What is the complexity of the hash function sha1

3.1k views Asked by At

As the size of my substring grows, how can I find the complexity of this section of code?

if size > 160:
    sub = (hashlib.sha1(sub.encode('utf-8')).hexdigest())

I became curious when I noticed my program running as if the hash function executed in constant time. For my program, if the 'size' is 165, worst case the above code will execute 165x. A test I've just done shows sha1 executing with an unstable relationship with length.

Length  Time
0   0
1   0.015000105
2   0.016000032
3   0.046000004
4   0.046999931
5   0.062000036
6   0.078000069
7   0.078000069
8   0.07799983
9   0.108999968

Test code:

import string
import random
import hashlib
import time

def randomly(size=6, chars=string.ascii_uppercase + string.digits):
    return ''.join(random.choice(chars) for _ in range(size))

for i in range(1, 10000001, 1000000):
    random_str = randomly(i)
    start = time.time()
    str_hash = hashlib.sha1(random_str.encode('utf-8')).hexdigest()
    print time.time() - start
2

There are 2 answers

0
ZZY On BEST ANSWER

I don't agree with DarthGizka. Here are more description from the same wikipedia article:

Pre-processing:
append the bit '1' to the message i.e. by adding 0x80 if characters are 8 bits. 
append 0 ≤ k < 512 bits '0', thus the resulting message length (in bits)
   is congruent to 448 (mod 512)
append ml, in a 64-bit big-endian integer. So now the message length is a multiple of 512 bits.

Process the message in successive 512-bit chunks:
break message into 512-bit chunks
for each chunk
    break chunk into sixteen 32-bit big-endian words w[i], 0 ≤ i ≤ 15

    Extend the sixteen 32-bit words into eighty 32-bit words:
    for i from 16 to 79
        w[i] = (w[i-3] xor w[i-8] xor w[i-14] xor w[i-16]) leftrotate 1

        ......

The work of padding is just a pre-processing. More work is done within for each chunk. Since mattkaeo's data size is larger than 1000000 chars (except for the 1st one), for loop should consumes the most time, while consumption of padding is negligible.

mattkaeo's result is not very linear, I believe, is because he only run each sample once, so system noise (e.g. OS and other processes share CPU power) is significant. I run each sample 200 times:

import timeit
for i in range(1, 10000001, 1000000):
    random_str = randomly(i)
    print timeit.timeit('hashlib.sha1(random_str).hexdigest()',
                        setup='import hashlib; random_str="%s".encode("utf-8")' % random_str,
                        number=200)

The result is much more linear:

0.000172138214111
0.303541898727
0.620085954666
0.932041883469
1.29230999947
1.57217502594
1.93531990051
2.24045419693
2.56945014
2.95437908173
2
DarthGizka On

The SHA-1 algorithm pads input ('messages') to a multiple of 512 bits, after appending a '1' bit and the size of the input. From the description of the algorithm in the wikipedia:

append the bit '1' to the message i.e. by adding 0x80 if characters are 8 bits
append 0 ≤ k < 512 bits '0'
append ml (message length), in a 64-bit big-endian integer.

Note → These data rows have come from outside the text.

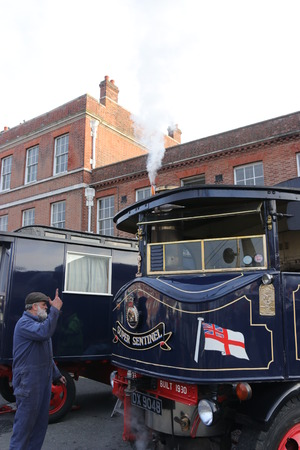 victorian christmas: 26TH NOVEMBER 2016, PORTSMOUTH DOCKYARD,ENGLAND; A steam driven vehicle on show at the yearly Victorian Christmas festival in Portsmouth dockyard, England, 26th November 2016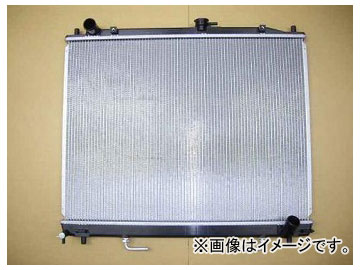国内優良メーカー ラジエーター 参考純正品番:MR404690 ミツビシ パジェロ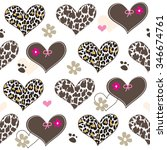 seamless pattern with leopard... | Shutterstock .eps vector #346674761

That is why the run time is a step function of the input, remaining constant for a while, then jumping.

However, this effect diminishes as message sizes get larger in relation to the block size (step) of 64 bytes.

Other noticable changes occur as message sizes approach and exceed the various memory cache sizes: typically 32 KB for the level-1 cache (L1), 256 KB for the L2, and 4, 8 or even 20 MB for the L3 cache, in order from fastest to slowest. Un-cached memory accesses are even slower.

In mattkeo's case the hashing would have found the caches warm (that is, a lot of the data would still have been in the cache) as long as the data didn't exceed the cache size significantly. The difference between a warm cache and un-cached memory tends to be more noticeable than for a lukewarm or cold cache with a poor hit rate.